Defendant’s third claim of error has no merit. The trial court did not instruct the jury on duress as to Count III, the attempted murder of Officer Munsey. Defendant did not object. He now claims that the trial court’s failure constitutes fundamental error. It is a rare case where the omission of an instruction without objection constitutes fundamental error. State v. Zaragoza, 135 Ariz. 63, 659 P.2d 22, cert. denied, 462 U.S. 1124, 103 S.Ct. 3097, 77 L.Ed.2d 1356 (1983). In this case, defendant’s theory for Count III was justification, not duress. He requested a justification instruction only, and the trial court gave the instruction that he asked. Defendant claimed that he fired at the officer to warn him. He did not claim to have fired in fear of Tommasone. The jury was instructed on defendant’s theory of defense. The trial court’s failure to instruct the jury sua sponte on a theory that defendant did not advance is hardly fundamental error.

IV. CONCLUSION

For all of the foregoing reasons, we affirm the convictions and sentences imposed.

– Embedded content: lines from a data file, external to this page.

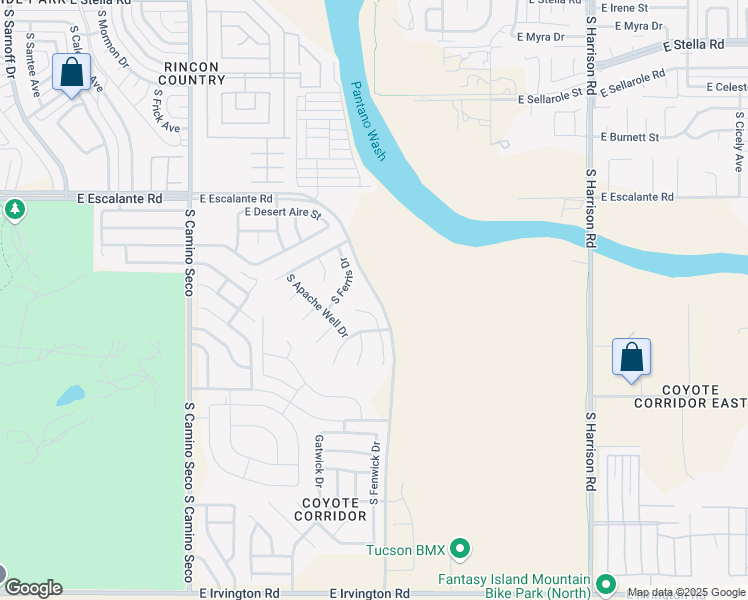 map of restaurants, bars, coffee shops, grocery stores, and more near 4101 South Wingate Boulevard in Tucson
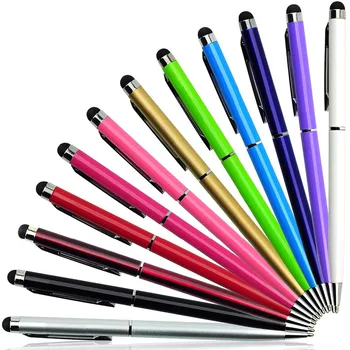 (10Pcs/Komplekts) 2 In 1 Capacitive Pildspalvu Metāla Coloful skārienekrāna Pildspalva Stylus Pildspalvas + Lodīšu Pildspalva Smart Tālrunis Ipad Planšetdatoriem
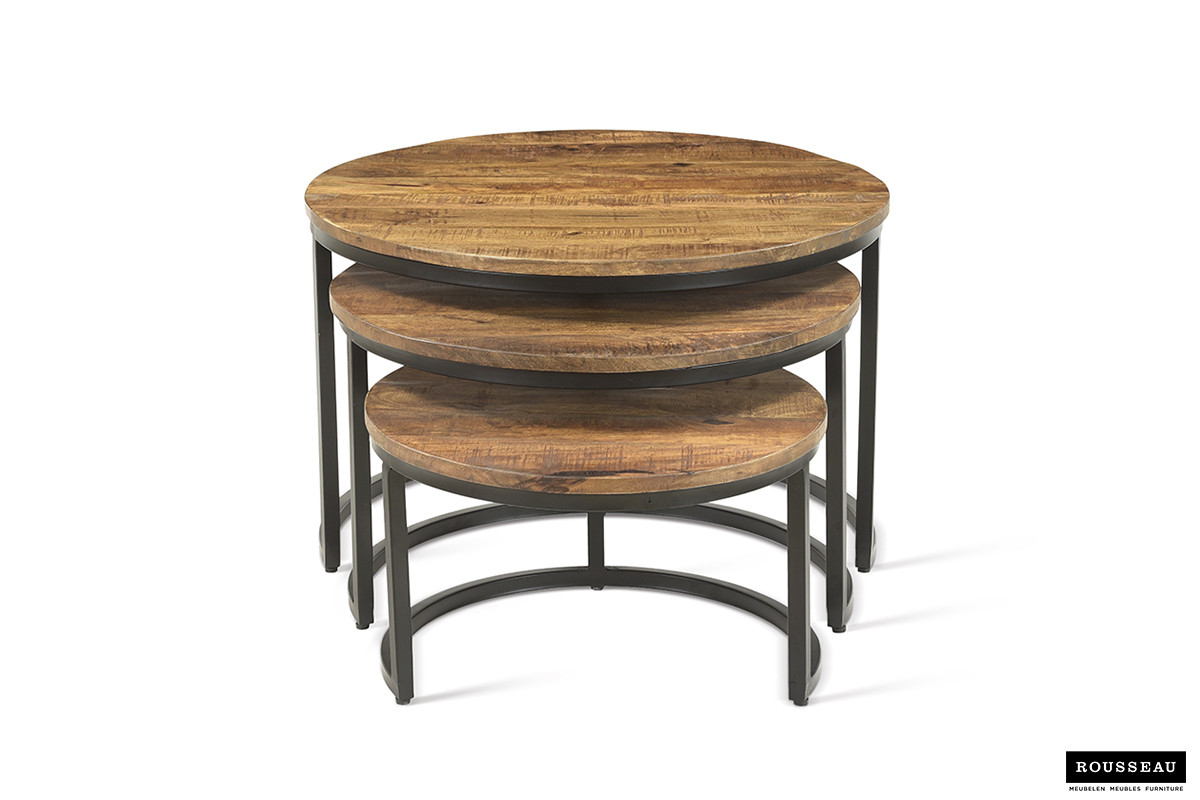 Table basse 'Arnod' set de 3 Bois de Manguier – Image 6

EUBANK and JACOBSON, JJ., concur. 
      
      . The evidence suggests that Tommasone fired this shot, and does not support the conclusion beyond a reasonable doubt that the defendant did so. Accordingly, we assume for the purpose of this opinion that Tommasone shot the restaurant owner. This frames the issue of defendant’s liability as accomplice for Tommasone’s crime.
     
      
      . Two police officers testified that when they interviewed Peed, he attributed this statement to defendant. At trial, however, Peed attributed it to Tommasone.
     
      
      . Restitution is required in all criminal cases. See A.R.S. §§ 13-603(C) and 13-804. However, the state did not cross-appeal, and therefore we do not disturb this order. State v. Ambalong, 150 Ariz. 380, 723 P.2d 729 (App.1986).
     
      
      . .For an in-depth discussion of the effect of a trial court’s denial of a Rule 20 motion for judgment of acquittal prior to verdict, see State ex rel. Hyder v. Superior Court, 128 Ariz. 216, 624 P.2d 1264 (1981).
     
      
      . In any event this court must review the sufficiency of evidence sua sponte. Where the evidence is insufficient, fundamental error exists and reversal is required. See A.R.S. § 13-4035; State v. James, 110 Ariz. 334, 519 P.2d 33 (1974) (reviewing court must search record for fundamental error); State v. Eliason, 25 Ariz.App. 523, 544 P.2d 1124 (1976) (where evidence insufficient to support conviction, conviction vacated).
     
      
      . The felony murder rule is codified in A.R.S. § 13-1105(A)(2). Section 13-1105(A) provides: A person commits first degree murder if:
      1. Intending or knowing that his conduct will cause death, such person causes the death of another with premeditation; or
      2. Acting either alone or with one or more other persons such person commits or attempts to commit sexual conduct with a minor under § 13-1405, sexual assault under § 13-1406, molestation of a child under § 13-1410, narcotics offenses under § 13-3408, subsection A, paragraph 7 or § 13-3409, kidnapping under § 13-1304, burglary under § 13-1506, 13-1507 or 13-1508, arson of an occupied structure under § 13-1704, robbery under § 13-1902, 13-1903 or 13-1904, escape under § 13-2503 or 13-2504 or child abuse under § 13-3623, subsection B, paragraph 1, and in the course of and in furtherance of such offense or immediate flight from such offense, such person or another person causes the death of any person.
     
      
      . See Harvey v. Raleigh Police Department, 85 N.C.App. 540, 355 S.E.2d 147 (1987); Beaver v. Hamby, 587 F.Supp. 88 (M.D.Tenn.1983); Bartram v. State, 33 Md.App. 115, 364 A.2d 1119 (1976). They have not been admitted when a deceased's state of mind is not relevant. State v. Lewis, 129 N.H. 787, 533 A.2d 358 (1987); Thompson v. Mayes, 707 S.W.2d 951 (Tex.App. 1986).